Topology: COMPONENT INSTANCE ROLE STATUS AZ NODE CREATED-TIME redis cluster-oqroov-redis-0 secondary Running us-central1-c gke-yjtest-default-pool-47e27321-mvr4/10.128.15.201 Sep 13,2023 10:16 UTC+0800 redis cluster-oqroov-redis-1 primary Running us-central1-c gke-yjtest-default-pool-47e27321-rbkc/10.128.15.202 Sep 13,2023 09:49 UTC+0800 redis-sentinel cluster-oqroov-redis-sentinel-0 Running us-central1-c gke-yjtest-default-pool-47e27321-mvr4/10.128.15.201 Sep 13,2023 09:49 UTC+0800 redis-sentinel cluster-oqroov-redis-sentinel-1 Running us-central1-c gke-yjtest-default-pool-47e27321-h6tl/10.128.15.203 Sep 13,2023 09:50 UTC+0800 redis-sentinel cluster-oqroov-redis-sentinel-2 Running us-central1-c gke-yjtest-default-pool-47e27321-rbkc/10.128.15.202 Sep 13,2023 09:50 UTC+0800

Resources Allocation: COMPONENT DEDICATED CPU(REQUEST/LIMIT) MEMORY(REQUEST/LIMIT) STORAGE-SIZE STORAGE-CLASS redis false 500m / 500m 1Gi / 1Gi data:5Gi kb-default-sc redis-sentinel false 500m / 500m 1Gi / 1Gi data:5Gi kb-default-sc

Images: COMPONENT TYPE IMAGE redis redis registry.cn-hangzhou.aliyuncs.com/apecloud/redis-stack-server:7.0.6-RC8 redis-sentinel redis-sentinel registry.cn-hangzhou.aliyuncs.com/apecloud/redis-stack-server:7.0.6-RC8

Data Protection: AUTO-BACKUP BACKUP-SCHEDULE TYPE BACKUP-TTL LAST-SCHEDULE RECOVERABLE-TIME Disabled 7d

Show cluster events: kbcli cluster list-events -n default cluster-oqroov

4. The data written during the dual primary role period lost

➜ ~ kbcli cluster connect cluster-oqroov Connect to instance cluster-oqroov-redis-0: out of cluster-oqroov-redis-0, cluster-oqroov-redis-1 Warning: Using a password with '-a' or '-u' option on the command line interface may not be safe. 127.0.0.1:6379> get mykey "4" 127.0.0.1:6379> get mykey "5" 127.0.0.1:6379> get mykey "5" 127.0.0.1:6379> get mykey "7" 127.0.0.1:6379> get mykey Error: Server closed the connection not connected> get mykey "1" 127.0.0.1:6379>

github-actions[bot] commented 1 year ago

This issue has been marked as stale because it has been open for 30 days with no activity

nayutah commented 6 months ago

This issue cannot be fixed under the arch of sentinel + redis, when network fault is injected to master pod, both sentinel and redis slave cannot approach the master, so comes up with a network partition, sentinel detects the failure and promotes slave to new master, but some data are written successfully in the old master during the partition time, it is a common case in network partition. But the dual primary/master needs to be fixed ASAP.

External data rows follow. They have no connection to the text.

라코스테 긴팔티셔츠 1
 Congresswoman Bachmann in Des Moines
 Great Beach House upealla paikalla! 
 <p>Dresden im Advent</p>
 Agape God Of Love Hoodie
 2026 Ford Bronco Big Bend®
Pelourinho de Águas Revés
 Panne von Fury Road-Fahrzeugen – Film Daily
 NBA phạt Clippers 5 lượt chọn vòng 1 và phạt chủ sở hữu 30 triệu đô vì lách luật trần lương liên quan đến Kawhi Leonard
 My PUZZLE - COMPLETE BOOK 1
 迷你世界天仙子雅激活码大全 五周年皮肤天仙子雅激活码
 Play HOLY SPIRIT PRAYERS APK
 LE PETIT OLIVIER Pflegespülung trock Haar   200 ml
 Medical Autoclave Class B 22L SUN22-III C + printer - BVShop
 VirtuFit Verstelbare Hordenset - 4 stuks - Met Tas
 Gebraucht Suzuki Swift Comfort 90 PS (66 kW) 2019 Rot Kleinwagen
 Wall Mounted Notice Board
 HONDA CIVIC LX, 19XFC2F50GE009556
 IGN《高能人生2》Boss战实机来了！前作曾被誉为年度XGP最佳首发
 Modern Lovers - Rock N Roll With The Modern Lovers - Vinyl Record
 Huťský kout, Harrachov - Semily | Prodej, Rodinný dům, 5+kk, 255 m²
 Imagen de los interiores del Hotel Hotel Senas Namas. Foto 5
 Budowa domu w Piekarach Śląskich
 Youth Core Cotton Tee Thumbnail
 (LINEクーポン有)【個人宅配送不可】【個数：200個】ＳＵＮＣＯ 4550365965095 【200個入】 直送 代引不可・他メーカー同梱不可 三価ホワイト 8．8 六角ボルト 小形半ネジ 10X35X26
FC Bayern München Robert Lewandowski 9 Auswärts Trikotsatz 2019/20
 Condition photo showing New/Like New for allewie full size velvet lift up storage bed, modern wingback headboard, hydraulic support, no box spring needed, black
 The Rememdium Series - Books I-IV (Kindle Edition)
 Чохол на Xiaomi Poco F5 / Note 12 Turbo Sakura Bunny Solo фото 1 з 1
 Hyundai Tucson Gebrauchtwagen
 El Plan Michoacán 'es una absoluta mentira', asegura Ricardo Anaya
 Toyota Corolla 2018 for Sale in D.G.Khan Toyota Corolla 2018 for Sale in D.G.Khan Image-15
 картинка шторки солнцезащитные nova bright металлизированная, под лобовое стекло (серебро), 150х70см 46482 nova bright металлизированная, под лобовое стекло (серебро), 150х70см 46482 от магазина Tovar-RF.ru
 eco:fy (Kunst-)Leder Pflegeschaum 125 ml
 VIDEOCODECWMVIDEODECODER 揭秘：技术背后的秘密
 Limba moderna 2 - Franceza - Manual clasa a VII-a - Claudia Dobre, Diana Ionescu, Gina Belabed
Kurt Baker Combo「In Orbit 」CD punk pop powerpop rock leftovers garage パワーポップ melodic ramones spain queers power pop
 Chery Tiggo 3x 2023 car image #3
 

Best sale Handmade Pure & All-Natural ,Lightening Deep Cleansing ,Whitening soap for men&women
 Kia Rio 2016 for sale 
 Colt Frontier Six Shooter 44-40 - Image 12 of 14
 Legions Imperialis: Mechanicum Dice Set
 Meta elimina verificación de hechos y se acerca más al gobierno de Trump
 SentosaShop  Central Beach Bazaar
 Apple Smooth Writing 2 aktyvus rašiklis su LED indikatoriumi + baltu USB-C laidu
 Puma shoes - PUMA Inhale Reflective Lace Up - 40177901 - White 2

nayutah commented 6 months ago

For dual primary/master, it can be fixed in the way like Patroni for PostgreSQL, sentinel always keeps the fresh and right info about the cluster, when a failover is done, a role change event can be emitted by sentinel to the lorry sidecar, and the message is passed to KB controller, finally, the partitioned primary pod label is rectified, and the services referring to the 'primary' label also come to a consistent state. During the dual primary phase, some writes from client routed to partitioned primary pod will fail and get reply with 'You can't write against a read only replica'.